Tips from Experience:

 

·        If you have time or can make time, it can be useful to schedule one class-meeting in the library.  You can either run a library exercise on your own, or have one of the reference librarians run the class and explain the library’s research resources.  In either case, plan well in advance and make sure to check with the library early to either schedule a librarian-led session or make sure you can bring your class in that day.

·        Students by this point in the semester frequently pressure you to let them “write about whatever I want.”  Although you may want to give in to their desires and let them write arguments on any topic, DON’T.  First, this unit doesn’t work unless there is a shared topic.  The skills based on analyzing context, reading for issues, etc., can only be accomplished if everyone is working with a similar, broad topic.  Secondly, education is really broad enough to include almost any “slant” that can address students’ interests as well as having the advantage of being a key aspect of all their lives at this moment.  Finally, writing about education, a public institution, helps us meet the overall course goal of seeing writing and reading as part of everyday life with public, cultural purposes as well as academic ones.

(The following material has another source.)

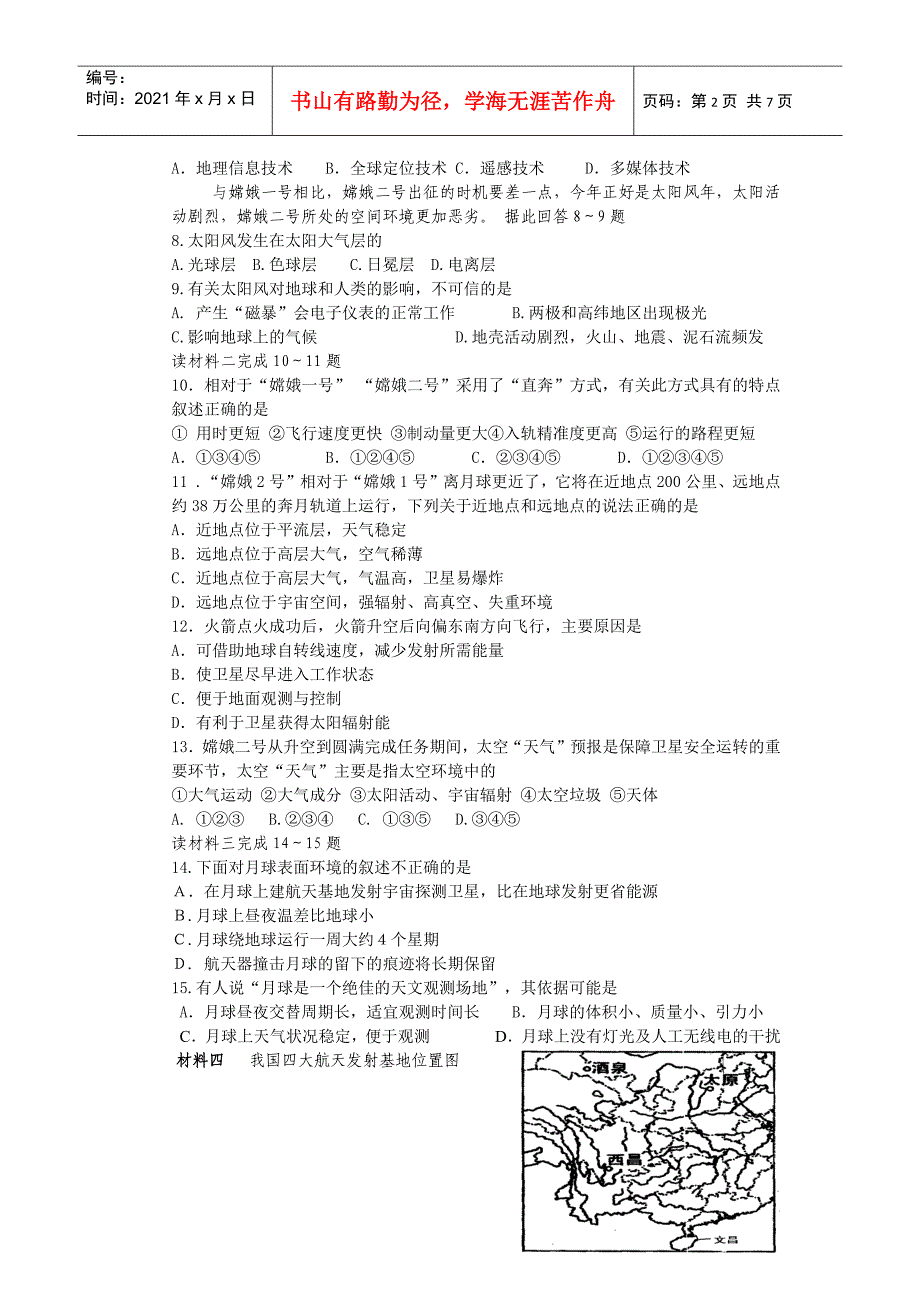 地理命题热点试题设计 专题三、空间探测 四、环境保护_第2页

·        Focus, focus, focus.  Students like to take on “huge” topics, not realizing that it’s impossible to argue that all public colleges do X . . . in a five-page paper.  Bring this up as often as you can and watch for it in discussions and, especially, in the position analysis they will write in this unit.

·        Many students will be happy to see this paper because they assume it’s “just like what I did in high school.”  Be careful of this.  Most of them will have written a research paper in high school, but typically the research paper assignment is an informative one without an audience or purpose.  That is, the paper will most likely summarize what’s known on the topic or alternatively, offer a summary of the different positions.  Taking a position and arguing for it—particularly making sure the information provided is relevant to the purpose and audience of this paper—is not something most students have had to do in their high school “research papers.”